Bottom Line: Two separate analyses revealed that a small subset of proteins, one representing 289 protein clusters and the other 737 unique protein sequences, are conserved between seven plastid-targeted angiosperm proteomes.Our results suggest that the current state of knowledge regarding plastid biology, preferentially based on model systems is deficient.New plant genomes are expected to enable the identification of potentially new plastid-targeted proteins that will aid in studying novel roles of plastids.
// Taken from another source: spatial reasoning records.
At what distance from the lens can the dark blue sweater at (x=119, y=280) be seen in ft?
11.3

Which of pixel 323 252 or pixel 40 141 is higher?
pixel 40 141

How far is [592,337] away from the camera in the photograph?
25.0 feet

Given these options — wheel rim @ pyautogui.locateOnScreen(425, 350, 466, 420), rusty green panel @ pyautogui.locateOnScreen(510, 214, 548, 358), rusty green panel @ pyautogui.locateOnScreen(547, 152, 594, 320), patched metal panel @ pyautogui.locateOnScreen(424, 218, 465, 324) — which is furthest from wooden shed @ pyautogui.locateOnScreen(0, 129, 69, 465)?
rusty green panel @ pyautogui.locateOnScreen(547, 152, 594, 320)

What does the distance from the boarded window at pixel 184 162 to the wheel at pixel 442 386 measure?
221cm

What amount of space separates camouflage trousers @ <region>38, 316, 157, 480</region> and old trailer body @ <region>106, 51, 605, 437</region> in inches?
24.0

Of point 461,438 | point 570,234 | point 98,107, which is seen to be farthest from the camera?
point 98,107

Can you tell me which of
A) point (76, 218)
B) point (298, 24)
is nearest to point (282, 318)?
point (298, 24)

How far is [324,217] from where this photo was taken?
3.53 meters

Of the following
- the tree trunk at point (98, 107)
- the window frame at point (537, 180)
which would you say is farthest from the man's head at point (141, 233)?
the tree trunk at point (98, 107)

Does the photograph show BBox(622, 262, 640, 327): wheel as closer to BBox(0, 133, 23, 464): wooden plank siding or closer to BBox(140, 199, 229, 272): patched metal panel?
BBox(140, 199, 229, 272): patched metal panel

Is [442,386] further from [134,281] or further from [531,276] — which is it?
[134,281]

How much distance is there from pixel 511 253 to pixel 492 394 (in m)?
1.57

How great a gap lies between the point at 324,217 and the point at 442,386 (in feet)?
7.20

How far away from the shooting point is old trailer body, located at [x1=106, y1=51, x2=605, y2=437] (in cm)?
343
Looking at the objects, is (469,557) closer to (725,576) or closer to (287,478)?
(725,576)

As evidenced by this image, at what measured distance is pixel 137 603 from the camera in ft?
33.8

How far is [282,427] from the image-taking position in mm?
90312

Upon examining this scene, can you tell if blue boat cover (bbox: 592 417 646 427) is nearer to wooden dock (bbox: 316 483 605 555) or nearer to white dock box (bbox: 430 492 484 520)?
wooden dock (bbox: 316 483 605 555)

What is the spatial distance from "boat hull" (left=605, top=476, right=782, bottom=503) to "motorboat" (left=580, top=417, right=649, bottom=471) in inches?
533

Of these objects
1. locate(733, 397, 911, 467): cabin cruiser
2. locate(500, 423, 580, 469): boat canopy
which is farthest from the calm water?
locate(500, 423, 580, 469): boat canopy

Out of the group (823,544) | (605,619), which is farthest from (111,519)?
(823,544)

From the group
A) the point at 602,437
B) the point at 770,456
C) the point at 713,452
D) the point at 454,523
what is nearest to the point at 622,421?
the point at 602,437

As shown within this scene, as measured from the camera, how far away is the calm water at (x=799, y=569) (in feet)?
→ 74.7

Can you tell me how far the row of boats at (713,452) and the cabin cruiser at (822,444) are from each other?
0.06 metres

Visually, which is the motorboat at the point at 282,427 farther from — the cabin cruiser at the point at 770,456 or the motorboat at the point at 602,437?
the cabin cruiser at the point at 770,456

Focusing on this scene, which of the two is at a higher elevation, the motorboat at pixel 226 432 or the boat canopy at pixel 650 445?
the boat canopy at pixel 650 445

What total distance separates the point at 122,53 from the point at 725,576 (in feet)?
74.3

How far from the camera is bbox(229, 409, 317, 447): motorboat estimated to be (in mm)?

View Article: PubMed Central - PubMed

Affiliation: Department of Horticulture, Washington State University, Pullman, WA, United States of America; Molecular Plant Science Graduate Program, Washington State University, Pullman, WA, United States of America.

ABSTRACT
Plastids are actively involved in numerous plant processes critical to growth, development and adaptation. They play a primary role in photosynthesis, pigment and monoterpene synthesis, gravity sensing, starch and fatty acid synthesis, as well as oil, and protein storage. We applied two complementary methods to analyze the recently published apple genome (Malus × domestica) to identify putative plastid-targeted proteins, the first using TargetP and the second using a custom workflow utilizing a set of predictive programs. Apple shares roughly 40% of its 10,492 putative plastid-targeted proteins with that of the Arabidopsis (Arabidopsis thaliana) plastid-targeted proteome as identified by the Chloroplast 2010 project and ∼57% of its entire proteome with Arabidopsis. This suggests that the plastid-targeted proteomes between apple and Arabidopsis are different, and interestingly alludes to the presence of differential targeting of homologs between the two species. Co-expression analysis of 2,224 genes encoding putative plastid-targeted apple proteins suggests that they play a role in plant developmental and intermediary metabolism. Further, an inter-specific comparison of Arabidopsis, Prunus persica (Peach), Malus × domestica (Apple), Populus trichocarpa (Black cottonwood), Fragaria vesca (Woodland Strawberry), Solanum lycopersicum (Tomato) and Vitis vinifera (Grapevine) also identified a large number of novel species-specific plastid-targeted proteins. This analysis also revealed the presence of alternatively targeted homologs across species. Two separate analyses revealed that a small subset of proteins, one representing 289 protein clusters and the other 737 unique protein sequences, are conserved between seven plastid-targeted angiosperm proteomes. Majority of the novel proteins were annotated to play roles in stress response, transport, catabolic processes, and cellular component organization. Our results suggest that the current state of knowledge regarding plastid biology, preferentially based on model systems is deficient. New plant genomes are expected to enable the identification of potentially new plastid-targeted proteins that will aid in studying novel roles of plastids.